## 課題 A:
岩倉使節団の本の書評にある「明治4年、岩倉具視を団長とする遣米欧使節団が横浜を出港した。」という一文を英語に訳してください。

#### 文書本文

書評

『堂々たる日本人―知られざる岩倉使節団』(祥伝社)

  • 2020/10/13
堂々たる日本人―知られざる岩倉使節団 / 泉 三郎
堂々たる日本人―知られざる岩倉使節団
  • 著者:泉 三郎
  • 出版社:祥伝社
  • 装丁:文庫(291ページ)
  • 発売日:2004-06-01
  • ISBN-10:4396313500
  • ISBN-13:978-4396313500
内容紹介:
明治4年、岩倉具視を団長とする遣米欧使節団が横浜を出港した。近代国家の青写真を描くため、大久保利通、伊藤博文らも参加したが、1年10ヶ月もの壮大な旅となった。欧米人が驚嘆した、彼らの"堂々たる"態度とは。
写真・絵図で甦る堂々たる日本人―この国のかたちを創った岩倉使節団「米欧回覧」の旅 / 泉 三郎
写真・絵図で甦る堂々たる日本人―この国のかたちを創った岩倉使節団「米欧回覧」の旅
  • 著者:泉 三郎
  • 出版社:祥伝社
  • 装丁:単行本(170ページ)
  • 発売日:2001-12-03
  • ISBN-10:4396611404
  • ISBN-13:978-4396611408
内容紹介:
130年ほど前に、1年9か月の長きにわたって世界を旅した日本人がいる。岩倉具視をはじめ、木戸孝允、大久保利通、伊藤博文といった明治維新のリーダーたちである。その「米欧回覧」の一行には、… もっと読む
130年ほど前に、1年9か月の長きにわたって世界を旅した日本人がいる。岩倉具視をはじめ、木戸孝允、大久保利通、伊藤博文といった明治維新のリーダーたちである。その「米欧回覧」の一行には、中江兆民や津田梅子(津田塾の創設者)といった留学生も含まれていた。まさに、日本のトップエリートたちが集った使節団であったのだ。
著者の泉三郎は、使節団の全行程を数年かけて踏破し、研究を重ねてきた人物である。本書では、横浜港より太平洋を越えて北米大陸を横断、ヨーロッパを歴訪し、アジア各地を経て長崎に帰港した使節団の足跡を、当時の旅の記録書『米欧回覧実記』を中心に、多数の写真、図版、銅版画、イラストなどを引用しながら再現している。さながら当時の各国の様子や人々の暮らしぶりが描かれているガイドブックを見ているような気分になれる。

実は、この使節団には、日本と欧米列国の間で結ばれた不平等条約を改正するための予備交渉という大目的があった。しかし彼らは、高度な西洋文明にカルチャーショックを受け、立ち後れている日本の現状に愕然としたという本音を『米欧回覧実記』の中で漏らしている。とはいうものの、その文明の咀嚼(そしゃく)に努め、さらに各国の貧民街や列強の植民地と化しているアジア諸国の惨状といった、文明の「闇」の部分からも目をそらそうとしなかった彼らの、単なる好奇心を越えた強靱な精神力には敬服するばかりである。その後日本がたどった富国強兵策の行方に思いを巡らせながら眺めたい本である。(朝倉真弓)

ALL REVIEWS経由で書籍を購入いただきますと、書評家に書籍購入価格の0.7~5.6%が還元されます。

########

## 課題 B:
下の記録から、語「window」を含む行をすべて見つけ、一行ずつ書き写してください。

#### 演習データ

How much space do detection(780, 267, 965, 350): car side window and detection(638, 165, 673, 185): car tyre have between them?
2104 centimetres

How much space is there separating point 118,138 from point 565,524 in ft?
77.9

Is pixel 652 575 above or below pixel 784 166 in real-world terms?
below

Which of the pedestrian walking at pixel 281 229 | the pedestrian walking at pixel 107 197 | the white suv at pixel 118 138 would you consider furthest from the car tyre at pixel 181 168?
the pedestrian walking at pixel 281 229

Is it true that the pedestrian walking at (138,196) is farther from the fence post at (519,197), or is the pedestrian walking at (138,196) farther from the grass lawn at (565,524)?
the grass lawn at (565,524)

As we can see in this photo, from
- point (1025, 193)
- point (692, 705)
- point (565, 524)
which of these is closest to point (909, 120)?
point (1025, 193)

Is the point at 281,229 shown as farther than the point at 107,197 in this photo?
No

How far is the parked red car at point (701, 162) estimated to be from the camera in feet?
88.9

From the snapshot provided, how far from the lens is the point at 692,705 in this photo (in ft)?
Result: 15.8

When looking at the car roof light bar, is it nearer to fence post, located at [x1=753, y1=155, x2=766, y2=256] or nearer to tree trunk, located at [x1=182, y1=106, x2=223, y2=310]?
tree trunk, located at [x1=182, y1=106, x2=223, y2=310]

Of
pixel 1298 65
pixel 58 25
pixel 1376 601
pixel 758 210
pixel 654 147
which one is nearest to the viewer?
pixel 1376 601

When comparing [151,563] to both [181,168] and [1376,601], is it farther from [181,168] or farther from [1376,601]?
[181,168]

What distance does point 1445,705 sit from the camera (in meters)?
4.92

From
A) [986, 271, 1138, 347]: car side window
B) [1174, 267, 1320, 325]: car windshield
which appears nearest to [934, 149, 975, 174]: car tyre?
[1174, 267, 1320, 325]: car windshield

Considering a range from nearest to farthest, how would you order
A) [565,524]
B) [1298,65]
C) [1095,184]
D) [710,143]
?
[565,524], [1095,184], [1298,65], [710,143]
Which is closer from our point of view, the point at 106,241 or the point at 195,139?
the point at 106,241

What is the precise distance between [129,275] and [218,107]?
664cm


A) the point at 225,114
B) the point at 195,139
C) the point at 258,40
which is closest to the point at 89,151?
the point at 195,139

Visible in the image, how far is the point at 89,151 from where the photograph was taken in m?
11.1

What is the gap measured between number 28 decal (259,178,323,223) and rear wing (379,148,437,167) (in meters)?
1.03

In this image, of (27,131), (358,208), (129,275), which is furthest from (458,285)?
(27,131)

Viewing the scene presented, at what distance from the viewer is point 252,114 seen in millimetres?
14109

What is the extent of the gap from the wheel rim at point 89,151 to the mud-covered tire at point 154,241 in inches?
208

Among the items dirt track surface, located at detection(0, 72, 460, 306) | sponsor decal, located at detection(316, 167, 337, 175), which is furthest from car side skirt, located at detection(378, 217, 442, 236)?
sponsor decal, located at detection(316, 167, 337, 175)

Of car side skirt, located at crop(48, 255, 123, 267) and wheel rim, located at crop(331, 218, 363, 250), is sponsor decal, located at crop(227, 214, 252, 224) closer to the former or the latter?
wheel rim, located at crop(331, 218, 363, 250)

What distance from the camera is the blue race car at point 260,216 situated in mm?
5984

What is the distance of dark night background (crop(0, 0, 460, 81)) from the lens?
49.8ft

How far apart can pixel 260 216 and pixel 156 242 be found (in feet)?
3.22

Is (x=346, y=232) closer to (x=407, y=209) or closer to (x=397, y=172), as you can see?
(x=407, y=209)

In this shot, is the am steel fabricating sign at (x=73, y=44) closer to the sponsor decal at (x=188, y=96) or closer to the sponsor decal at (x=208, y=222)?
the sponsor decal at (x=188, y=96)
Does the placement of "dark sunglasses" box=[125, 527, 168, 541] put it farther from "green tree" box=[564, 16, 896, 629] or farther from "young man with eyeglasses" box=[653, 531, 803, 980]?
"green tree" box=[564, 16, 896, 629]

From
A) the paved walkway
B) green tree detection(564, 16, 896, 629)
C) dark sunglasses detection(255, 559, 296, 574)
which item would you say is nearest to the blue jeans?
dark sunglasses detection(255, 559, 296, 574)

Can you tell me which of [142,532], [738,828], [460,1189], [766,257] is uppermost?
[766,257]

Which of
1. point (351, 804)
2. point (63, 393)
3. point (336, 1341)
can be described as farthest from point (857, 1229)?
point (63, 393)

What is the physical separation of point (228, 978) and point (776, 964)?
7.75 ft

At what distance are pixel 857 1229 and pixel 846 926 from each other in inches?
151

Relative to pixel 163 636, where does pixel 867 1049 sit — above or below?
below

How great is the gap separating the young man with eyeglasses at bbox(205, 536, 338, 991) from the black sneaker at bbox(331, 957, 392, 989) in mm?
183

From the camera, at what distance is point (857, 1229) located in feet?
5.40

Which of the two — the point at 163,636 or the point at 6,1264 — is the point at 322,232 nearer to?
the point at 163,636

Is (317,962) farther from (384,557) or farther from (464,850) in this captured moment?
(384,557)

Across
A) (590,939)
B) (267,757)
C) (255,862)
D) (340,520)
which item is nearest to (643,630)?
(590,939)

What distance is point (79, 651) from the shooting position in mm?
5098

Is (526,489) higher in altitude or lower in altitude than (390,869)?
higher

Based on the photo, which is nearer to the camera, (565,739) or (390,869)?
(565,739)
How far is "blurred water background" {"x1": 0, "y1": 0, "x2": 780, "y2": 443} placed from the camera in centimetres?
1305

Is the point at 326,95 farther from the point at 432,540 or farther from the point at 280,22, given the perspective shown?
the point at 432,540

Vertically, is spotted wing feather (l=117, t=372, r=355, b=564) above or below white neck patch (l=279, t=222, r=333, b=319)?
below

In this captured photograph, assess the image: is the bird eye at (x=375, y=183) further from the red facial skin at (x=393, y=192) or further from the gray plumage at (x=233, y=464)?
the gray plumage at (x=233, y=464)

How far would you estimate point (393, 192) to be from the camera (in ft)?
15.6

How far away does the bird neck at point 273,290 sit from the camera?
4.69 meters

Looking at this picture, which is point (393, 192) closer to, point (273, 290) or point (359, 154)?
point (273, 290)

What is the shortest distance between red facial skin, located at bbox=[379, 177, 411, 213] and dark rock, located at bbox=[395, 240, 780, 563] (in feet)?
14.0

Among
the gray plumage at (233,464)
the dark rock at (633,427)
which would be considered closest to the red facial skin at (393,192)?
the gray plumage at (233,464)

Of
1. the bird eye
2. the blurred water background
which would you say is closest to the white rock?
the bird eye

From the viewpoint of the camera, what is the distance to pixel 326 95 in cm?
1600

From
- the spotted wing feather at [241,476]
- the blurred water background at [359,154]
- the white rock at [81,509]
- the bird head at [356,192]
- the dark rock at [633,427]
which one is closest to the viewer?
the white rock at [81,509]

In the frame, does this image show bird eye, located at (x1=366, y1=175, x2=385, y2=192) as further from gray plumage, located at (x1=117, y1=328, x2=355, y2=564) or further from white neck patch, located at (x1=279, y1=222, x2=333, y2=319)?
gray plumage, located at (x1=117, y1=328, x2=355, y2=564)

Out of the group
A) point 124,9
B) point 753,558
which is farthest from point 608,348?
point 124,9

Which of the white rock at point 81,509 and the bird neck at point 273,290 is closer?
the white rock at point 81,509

########

## 正解 A:
In the fourth year of Meiji, the mission to America and Europe, headed by Iwakura Tomomi, set sail from Yokohama.

## 正解 B:
How much space do detection(780, 267, 965, 350): car side window and detection(638, 165, 673, 185): car tyre have between them?
A) [986, 271, 1138, 347]: car side window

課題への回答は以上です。